┌──
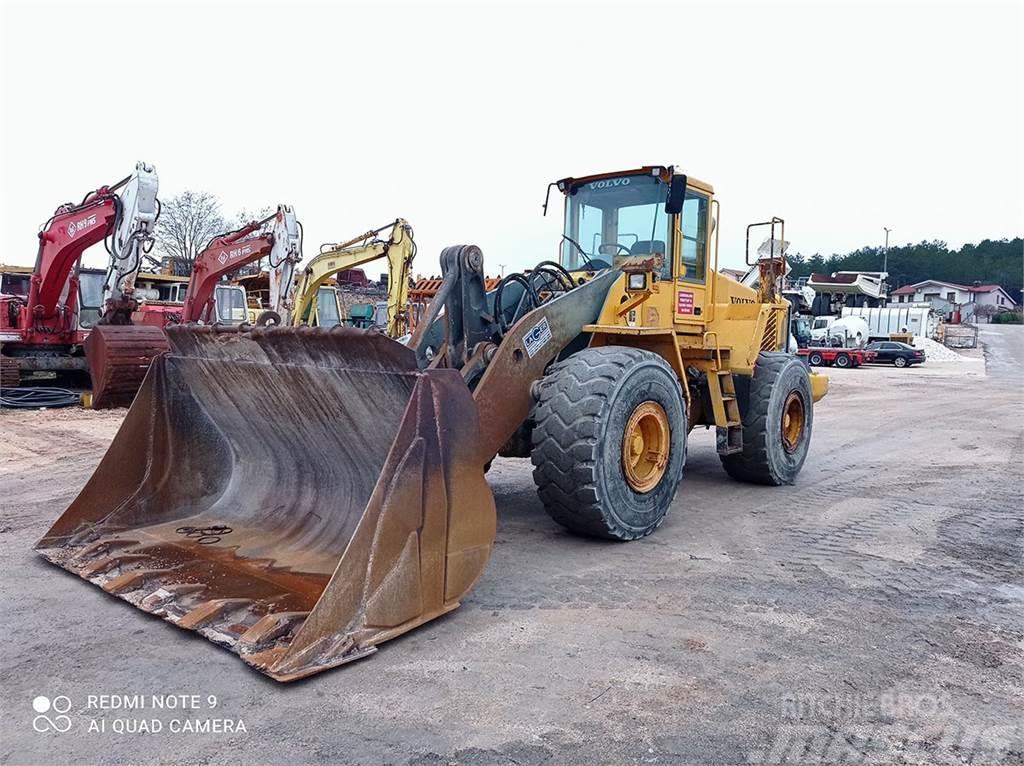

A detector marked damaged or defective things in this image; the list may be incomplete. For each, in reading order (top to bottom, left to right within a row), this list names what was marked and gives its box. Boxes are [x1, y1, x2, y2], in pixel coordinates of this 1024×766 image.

rusty steel bucket [83, 325, 169, 409]
rusty steel bucket [39, 323, 499, 684]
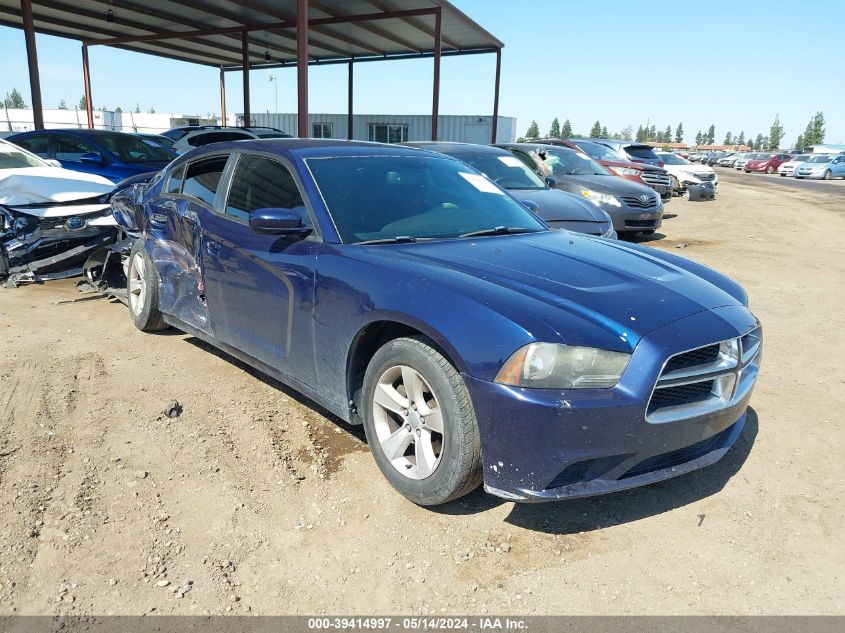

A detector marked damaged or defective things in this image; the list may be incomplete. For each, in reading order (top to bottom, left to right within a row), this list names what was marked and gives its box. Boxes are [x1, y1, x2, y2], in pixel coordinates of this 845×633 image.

wrecked subaru [0, 139, 120, 288]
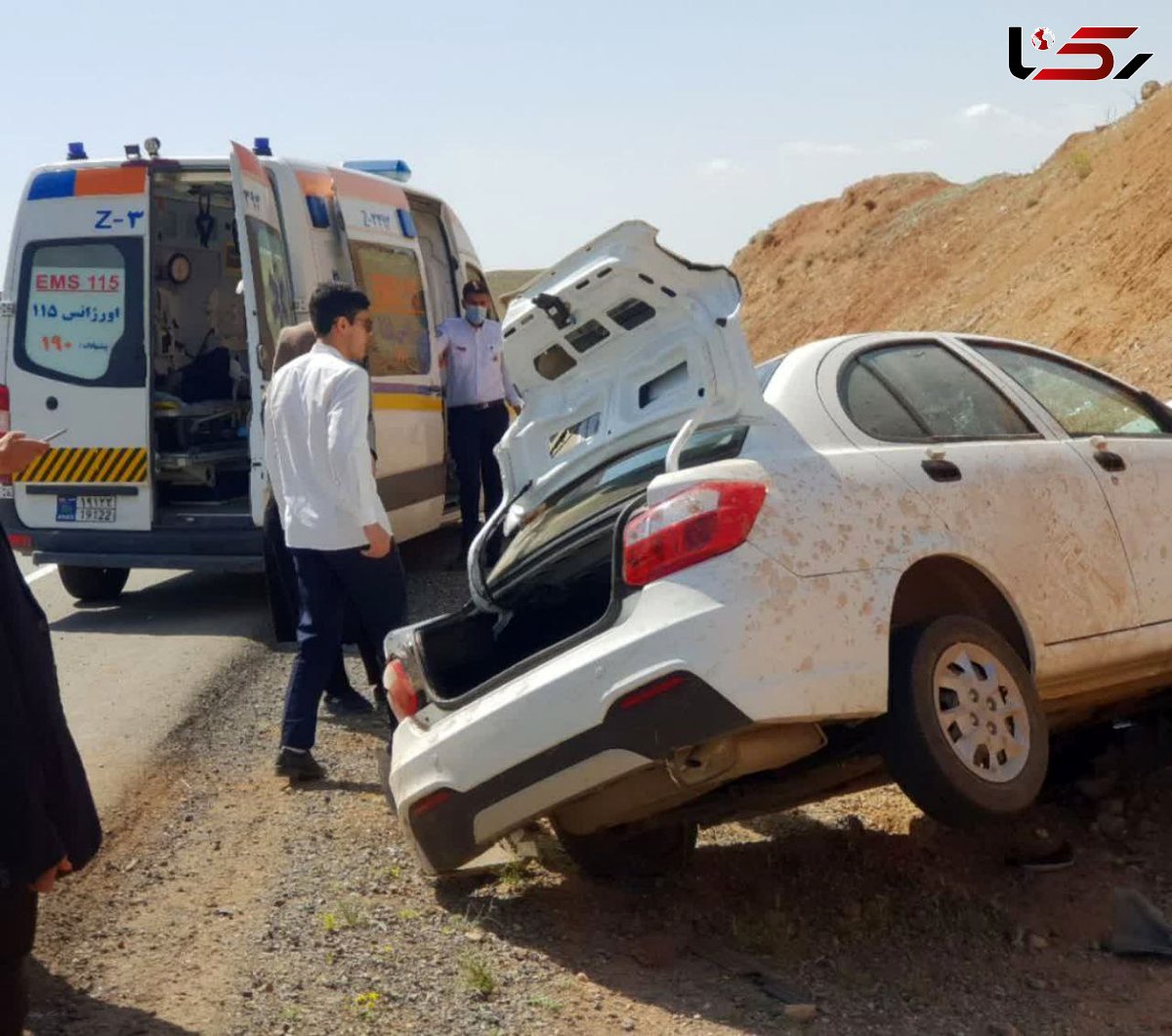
└──
GOAL
Copy out all of the lines above word for word, skipping the pictures.

TASK RESULT
A detector marked damaged or defective things in this image; the list may be incomplete. For each, in reading order (top to bottom, left to right within a row), this list names what was marked and gives its box. Boxes are [x1, y1, x2, y2], in pixel coordinates of this 1024×766 image.

rusty steel bucket [83, 325, 169, 409]
rusty steel bucket [39, 323, 499, 684]

A detector marked damaged or defective things in this image; the list may be incomplete. For each, in reading order (top to bottom, left to right within a row), this list names what was marked and gives its box. Boxes are [x1, y1, x2, y2], in pixel coordinates of this 845×633 image.

wrecked subaru [0, 139, 120, 288]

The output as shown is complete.